# Why, when an ammonia solution is titrated with a strong acid, the pH remains relatively constant up to the addition of a stoichiometric quantity of the acid?

Mar 26, 2017

Because you have described formation of a buffer solution.........

#### Explanation:

A $\text{buffer solution}$ is a mixture of a weak acid and its conjugate base in APPRECIABLE quantities, and buffers act to resist GROSS changes in $p H$.

This is seen from the well-known buffer equation, the which we may represent as:

$p H = p {K}_{a} + {\log}_{10} \left\{\frac{\left[{A}^{-}\right]}{\left[H A\right]}\right\}$

Where $\left[{A}^{-}\right]$ is the conjugate base. And $\left[H A\right]$ is its conjugate acid.

In this ammoniacal scenario, the free base is the uncharged species, the ammonia, and the ammonium acid is charged:

$p H = p {K}_{a} + {\log}_{10} \left\{\frac{\left[N {H}_{3}\right]}{\left[N {H}_{4}^{+}\right]}\right\}$

Many students have difficulties with the logarithmic function. I do not suggest that you do.
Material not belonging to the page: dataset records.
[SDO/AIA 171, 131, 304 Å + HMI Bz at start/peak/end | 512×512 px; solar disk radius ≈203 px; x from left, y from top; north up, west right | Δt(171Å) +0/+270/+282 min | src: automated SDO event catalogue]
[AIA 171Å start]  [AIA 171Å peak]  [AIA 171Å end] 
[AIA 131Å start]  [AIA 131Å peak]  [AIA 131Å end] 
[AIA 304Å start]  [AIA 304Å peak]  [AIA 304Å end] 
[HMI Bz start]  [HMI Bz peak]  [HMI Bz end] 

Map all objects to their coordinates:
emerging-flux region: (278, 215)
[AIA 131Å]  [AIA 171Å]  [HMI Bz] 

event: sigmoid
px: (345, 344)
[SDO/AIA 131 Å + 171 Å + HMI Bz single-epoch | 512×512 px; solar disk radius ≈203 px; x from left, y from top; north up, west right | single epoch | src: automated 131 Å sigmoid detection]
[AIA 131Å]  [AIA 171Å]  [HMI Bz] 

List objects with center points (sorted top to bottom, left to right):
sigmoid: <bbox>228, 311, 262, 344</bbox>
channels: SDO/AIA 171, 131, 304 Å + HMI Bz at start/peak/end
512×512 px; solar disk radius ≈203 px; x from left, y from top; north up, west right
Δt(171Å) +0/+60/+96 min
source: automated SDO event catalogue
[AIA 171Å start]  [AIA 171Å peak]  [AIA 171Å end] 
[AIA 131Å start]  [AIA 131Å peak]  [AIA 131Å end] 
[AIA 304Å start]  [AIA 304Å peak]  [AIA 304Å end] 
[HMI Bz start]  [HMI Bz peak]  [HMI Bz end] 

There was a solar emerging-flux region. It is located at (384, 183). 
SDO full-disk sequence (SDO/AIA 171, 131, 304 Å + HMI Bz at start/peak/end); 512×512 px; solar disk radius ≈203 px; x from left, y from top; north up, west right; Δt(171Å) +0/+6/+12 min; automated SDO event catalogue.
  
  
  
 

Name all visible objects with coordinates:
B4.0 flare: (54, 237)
But I can encourage you and others not to be intimidated when you see a $\log$ function. When I write ${\log}_{a} b = c$, I ask to what power I raise the base $a$ to get $c$. Here, ${a}^{c} = b$. And thus ${\log}_{10} 10 = 1 ,$ ${\log}_{10} 100 = 2 ,$${\log}_{10} {10}^{- 1} = - 1$. And ${\log}_{10} 1 = 0$.

Back in the day, before the advent of electronic calculators, students (and scientists, and engineers, statisticians, and economists) would routinely use log tables to do calculations that a calculator would these days render trivial.